Structured Answer Framework:
- Epidemiology (30 seconds): Incidence, age distribution, transmission, global burden.
- Pathophysiology (45 seconds): EBV lifecycle, immune response, latent infection.
- Clinical Features (45 seconds): Triad, symptoms, signs, red flags for complications.
- Investigations (30 seconds): Monospot test, EBV serology, blood counts.
- Management (60 seconds): Supportive care, activity restriction, complication management.
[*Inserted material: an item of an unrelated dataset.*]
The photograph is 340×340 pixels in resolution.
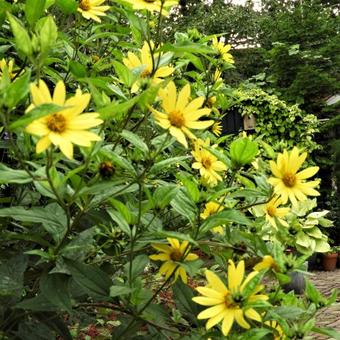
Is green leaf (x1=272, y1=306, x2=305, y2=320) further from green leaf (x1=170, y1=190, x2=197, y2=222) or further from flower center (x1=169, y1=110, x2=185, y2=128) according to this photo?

- Prognosis (30 seconds): Recovery timeline, complications, long-term outcomes.
Common Mistakes
What fails candidates:
- ❌ Confusing with bacterial pharyngitis (strep throat)
- ❌ Missing splenic rupture risk (avoid contact sports)
- ❌ Prescribing amoxicillin inappropriately
- ❌ Not recognizing atypical lymphocytes on blood film
- ❌ Missing heterophile antibody test limitations
Dangerous Errors to Avoid:
- ⚠️ Prescribing antibiotics for viral pharyngitis
- ⚠️ Allowing return to contact sports too early
- ⚠️ Missing airway obstruction requiring steroids
- ⚠️ Failing to exclude splenic rupture in abdominal pain
- ⚠️ Missing underlying immunodeficiency in severe/prolonged cases
Outdated Practices (Do NOT mention):
- Routine antibiotics for all sore throats
- Prolonged bed rest beyond acute phase
- Steroids for routine pharyngitis
- Aciclovir as first-line therapy
- Tonsillectomy for routine management
Examiner Follow-Up Questions
Expect these follow-up questions:
-
"How does EBV establish lifelong infection?"
- Answer: EBV infects B lymphocytes, establishes latent infection in memory B cells, and persists lifelong with periodic reactivation, though usually asymptomatic due to immune control.
-
"What are the differences between infectious mononucleosis and cytomegalovirus infection?"
- Answer: Both cause mononucleosis syndromes, but CMV causes less pharyngitis, more hepatitis, heterophile antibodies negative, diagnosed by CMV IgM, and can be more severe in immunocompromised.
-
"How do you manage post-viral fatigue syndrome after infectious mononucleosis?"
- Answer: Symptomatic management with graded exercise therapy, cognitive behavioral therapy, and gradual return to activities; antidepressants if depression present; most resolve within 6-12 months.
-
"What malignancies are associated with EBV infection?"
- Answer: Hodgkin's lymphoma, nasopharyngeal carcinoma, Burkitt's lymphoma, post-transplant lymphoproliferative disease, and some gastric carcinomas.
-
"How do you counsel patients about EBV transmission and prevention?"
- Answer: EBV is transmitted via saliva, so avoid kissing or sharing utensils with infected individuals; good hygiene practices; no vaccine currently available though candidates in development.